Rewrite the part that opens with the line containing "Roughly how far" and closes with the last line as a JSON list of strings, one string per line, leaving out blank lines.
•••••
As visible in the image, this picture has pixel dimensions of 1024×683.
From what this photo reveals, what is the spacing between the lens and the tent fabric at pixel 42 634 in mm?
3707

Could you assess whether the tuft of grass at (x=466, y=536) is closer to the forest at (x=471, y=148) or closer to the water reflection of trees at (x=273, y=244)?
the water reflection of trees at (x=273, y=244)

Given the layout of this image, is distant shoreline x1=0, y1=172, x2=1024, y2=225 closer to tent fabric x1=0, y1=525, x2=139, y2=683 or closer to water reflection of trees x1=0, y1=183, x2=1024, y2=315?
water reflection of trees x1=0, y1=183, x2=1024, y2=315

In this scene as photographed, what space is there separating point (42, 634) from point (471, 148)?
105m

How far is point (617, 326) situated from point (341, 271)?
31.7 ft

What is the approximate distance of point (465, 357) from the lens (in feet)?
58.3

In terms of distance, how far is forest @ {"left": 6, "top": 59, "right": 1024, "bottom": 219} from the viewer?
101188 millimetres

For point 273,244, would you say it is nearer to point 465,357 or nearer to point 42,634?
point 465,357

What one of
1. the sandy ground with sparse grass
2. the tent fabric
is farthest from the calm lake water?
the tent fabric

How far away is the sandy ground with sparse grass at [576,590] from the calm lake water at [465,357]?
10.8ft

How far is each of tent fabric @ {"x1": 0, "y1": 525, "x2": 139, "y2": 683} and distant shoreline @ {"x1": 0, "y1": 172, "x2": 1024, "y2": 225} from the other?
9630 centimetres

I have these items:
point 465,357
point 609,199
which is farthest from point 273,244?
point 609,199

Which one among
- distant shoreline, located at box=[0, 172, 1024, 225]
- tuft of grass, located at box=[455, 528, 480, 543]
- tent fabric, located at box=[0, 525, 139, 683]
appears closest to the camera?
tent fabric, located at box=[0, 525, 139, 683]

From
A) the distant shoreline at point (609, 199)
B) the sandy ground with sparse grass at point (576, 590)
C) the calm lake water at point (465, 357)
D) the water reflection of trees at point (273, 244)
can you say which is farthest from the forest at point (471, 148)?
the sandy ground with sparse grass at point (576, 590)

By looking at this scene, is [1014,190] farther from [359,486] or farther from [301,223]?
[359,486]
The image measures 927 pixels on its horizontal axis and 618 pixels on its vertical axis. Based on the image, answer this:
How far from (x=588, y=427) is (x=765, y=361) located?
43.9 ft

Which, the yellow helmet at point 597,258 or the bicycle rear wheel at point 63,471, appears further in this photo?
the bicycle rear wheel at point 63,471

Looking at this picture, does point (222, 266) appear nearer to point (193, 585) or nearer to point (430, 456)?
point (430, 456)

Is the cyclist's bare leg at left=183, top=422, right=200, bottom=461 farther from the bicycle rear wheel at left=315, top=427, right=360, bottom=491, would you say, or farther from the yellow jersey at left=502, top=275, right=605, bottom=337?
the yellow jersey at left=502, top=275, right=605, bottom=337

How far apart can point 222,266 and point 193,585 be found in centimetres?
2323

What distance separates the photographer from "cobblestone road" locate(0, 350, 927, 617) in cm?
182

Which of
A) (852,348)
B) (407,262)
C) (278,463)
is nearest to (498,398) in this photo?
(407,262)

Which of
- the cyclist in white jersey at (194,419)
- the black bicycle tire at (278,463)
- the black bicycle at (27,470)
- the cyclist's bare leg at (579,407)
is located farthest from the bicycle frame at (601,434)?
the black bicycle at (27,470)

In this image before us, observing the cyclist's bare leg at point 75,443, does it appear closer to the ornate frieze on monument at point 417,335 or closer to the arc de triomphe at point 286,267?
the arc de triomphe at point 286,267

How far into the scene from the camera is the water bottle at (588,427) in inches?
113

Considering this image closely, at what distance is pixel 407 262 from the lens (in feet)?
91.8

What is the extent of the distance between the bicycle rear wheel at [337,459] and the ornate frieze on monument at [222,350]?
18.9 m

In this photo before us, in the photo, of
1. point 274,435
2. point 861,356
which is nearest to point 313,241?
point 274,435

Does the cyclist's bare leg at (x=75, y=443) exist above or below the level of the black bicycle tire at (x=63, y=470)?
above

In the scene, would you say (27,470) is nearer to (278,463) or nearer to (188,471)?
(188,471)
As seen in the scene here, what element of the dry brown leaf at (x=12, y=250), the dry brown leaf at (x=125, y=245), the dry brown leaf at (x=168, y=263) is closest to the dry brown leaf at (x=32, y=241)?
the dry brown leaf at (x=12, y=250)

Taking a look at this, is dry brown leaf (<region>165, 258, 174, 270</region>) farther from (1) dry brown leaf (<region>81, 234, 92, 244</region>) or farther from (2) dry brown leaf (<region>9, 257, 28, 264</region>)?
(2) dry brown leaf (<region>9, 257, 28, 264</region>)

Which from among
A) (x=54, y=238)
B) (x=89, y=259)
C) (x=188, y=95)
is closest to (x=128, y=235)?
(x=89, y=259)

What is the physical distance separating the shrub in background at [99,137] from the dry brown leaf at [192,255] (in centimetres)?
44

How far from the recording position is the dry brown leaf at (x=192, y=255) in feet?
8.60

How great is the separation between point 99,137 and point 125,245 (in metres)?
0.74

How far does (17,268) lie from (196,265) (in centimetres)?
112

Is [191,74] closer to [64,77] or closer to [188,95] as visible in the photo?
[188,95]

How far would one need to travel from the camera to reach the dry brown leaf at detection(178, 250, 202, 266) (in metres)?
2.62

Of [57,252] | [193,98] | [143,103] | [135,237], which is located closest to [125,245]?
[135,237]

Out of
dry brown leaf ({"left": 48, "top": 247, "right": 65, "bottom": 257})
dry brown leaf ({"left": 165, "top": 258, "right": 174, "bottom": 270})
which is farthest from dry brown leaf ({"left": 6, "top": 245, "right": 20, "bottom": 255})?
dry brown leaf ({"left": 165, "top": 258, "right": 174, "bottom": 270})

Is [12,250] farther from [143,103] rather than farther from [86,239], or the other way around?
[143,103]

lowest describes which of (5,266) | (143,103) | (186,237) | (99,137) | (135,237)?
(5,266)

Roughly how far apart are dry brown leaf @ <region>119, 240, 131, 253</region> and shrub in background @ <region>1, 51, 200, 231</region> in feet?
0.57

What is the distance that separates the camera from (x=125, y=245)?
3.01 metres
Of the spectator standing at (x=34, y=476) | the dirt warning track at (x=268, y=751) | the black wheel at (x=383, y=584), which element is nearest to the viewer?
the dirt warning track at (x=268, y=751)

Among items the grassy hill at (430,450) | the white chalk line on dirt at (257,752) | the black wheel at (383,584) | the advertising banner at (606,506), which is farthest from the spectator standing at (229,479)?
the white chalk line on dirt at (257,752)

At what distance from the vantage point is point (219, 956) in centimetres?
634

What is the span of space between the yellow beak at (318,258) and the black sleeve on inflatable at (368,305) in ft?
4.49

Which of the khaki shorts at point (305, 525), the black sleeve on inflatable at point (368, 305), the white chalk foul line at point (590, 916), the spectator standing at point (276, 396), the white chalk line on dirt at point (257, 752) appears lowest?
•••••
EXERCISE SOLUTION:
[
  "Roughly how far apart are dry brown leaf @ <region>119, 240, 131, 253</region> and shrub in background @ <region>1, 51, 200, 231</region> in feet?",
  "0.57",
  "What is the distance that separates the camera from (x=125, y=245)?",
  "3.01 metres",
  "Of the spectator standing at (x=34, y=476) | the dirt warning track at (x=268, y=751) | the black wheel at (x=383, y=584), which element is nearest to the viewer?",
  "the dirt warning track at (x=268, y=751)",
  "Among items the grassy hill at (430,450) | the white chalk line on dirt at (257,752) | the black wheel at (383,584) | the advertising banner at (606,506), which is farthest from the spectator standing at (229,479)?",
  "the white chalk line on dirt at (257,752)",
  "At what distance from the vantage point is point (219, 956) in centimetres?",
  "634",
  "What is the span of space between the yellow beak at (318,258) and the black sleeve on inflatable at (368,305) in ft?",
  "4.49",
  "Which of the khaki shorts at point (305, 525), the black sleeve on inflatable at point (368, 305), the white chalk foul line at point (590, 916), the spectator standing at point (276, 396), the white chalk line on dirt at point (257, 752) appears lowest?"
]